Snakes3727: Fundamentally one of my biggest gripes with tools like this is that often you are not working with a single repo in anything beyond simple apps.When I am working with Claude I am often doing it from the root directory of a workspace of dozens of repos. I work with Claude to come up with a plan for implementing a feature and it investigates and plans.That plan often encompasses multiple repositories. Claude then turns large scale plans into smaller issues, or tickets as artifacts.

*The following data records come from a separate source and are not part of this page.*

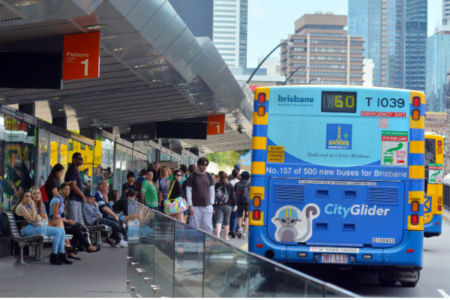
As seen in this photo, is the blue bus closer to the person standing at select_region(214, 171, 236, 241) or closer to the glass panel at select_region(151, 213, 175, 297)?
the glass panel at select_region(151, 213, 175, 297)

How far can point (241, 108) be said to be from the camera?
2683 cm

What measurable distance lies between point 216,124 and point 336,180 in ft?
54.4

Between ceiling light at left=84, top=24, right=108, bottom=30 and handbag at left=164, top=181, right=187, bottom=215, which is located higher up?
ceiling light at left=84, top=24, right=108, bottom=30

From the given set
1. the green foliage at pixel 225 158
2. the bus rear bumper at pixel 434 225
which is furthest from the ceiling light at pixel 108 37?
the green foliage at pixel 225 158

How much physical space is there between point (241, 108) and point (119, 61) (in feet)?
41.2

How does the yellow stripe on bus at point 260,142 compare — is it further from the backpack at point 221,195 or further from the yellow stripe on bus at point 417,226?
the backpack at point 221,195

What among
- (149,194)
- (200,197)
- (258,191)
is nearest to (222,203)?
(149,194)

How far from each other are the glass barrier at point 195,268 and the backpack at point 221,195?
871 cm

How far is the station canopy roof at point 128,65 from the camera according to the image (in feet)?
34.4

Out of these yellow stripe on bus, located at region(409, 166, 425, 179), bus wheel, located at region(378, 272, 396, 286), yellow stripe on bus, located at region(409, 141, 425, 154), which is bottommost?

luca-ctx: We’ve felt the same thing and tried to make ctx work well in multi-repo setups.There are basically two ways to approach it:- If one repo is primary and the others are mostly reference material, use workspace attachments. That lets the agent work in one repo while still being able to read the others. I do this a lot with dependency/source repos. - If the work genuinely spans multiple repos, just initialize the workspace at the parent directory that contains all of them. The harness still sees the same filesystem layout it normally would, so Claude/Codex/etc. can plan and work across repos the same way.The main caveat is that some features are naturally more repo-specific. Merge queue is the obvious example, since landing and replay are much cleaner when there is one target repo/branch model.
iddan: What’s preventing you from putting all of those in a single parent directory and boot into it?
famouspotatoes: Great tool so far- it feels deeply considered.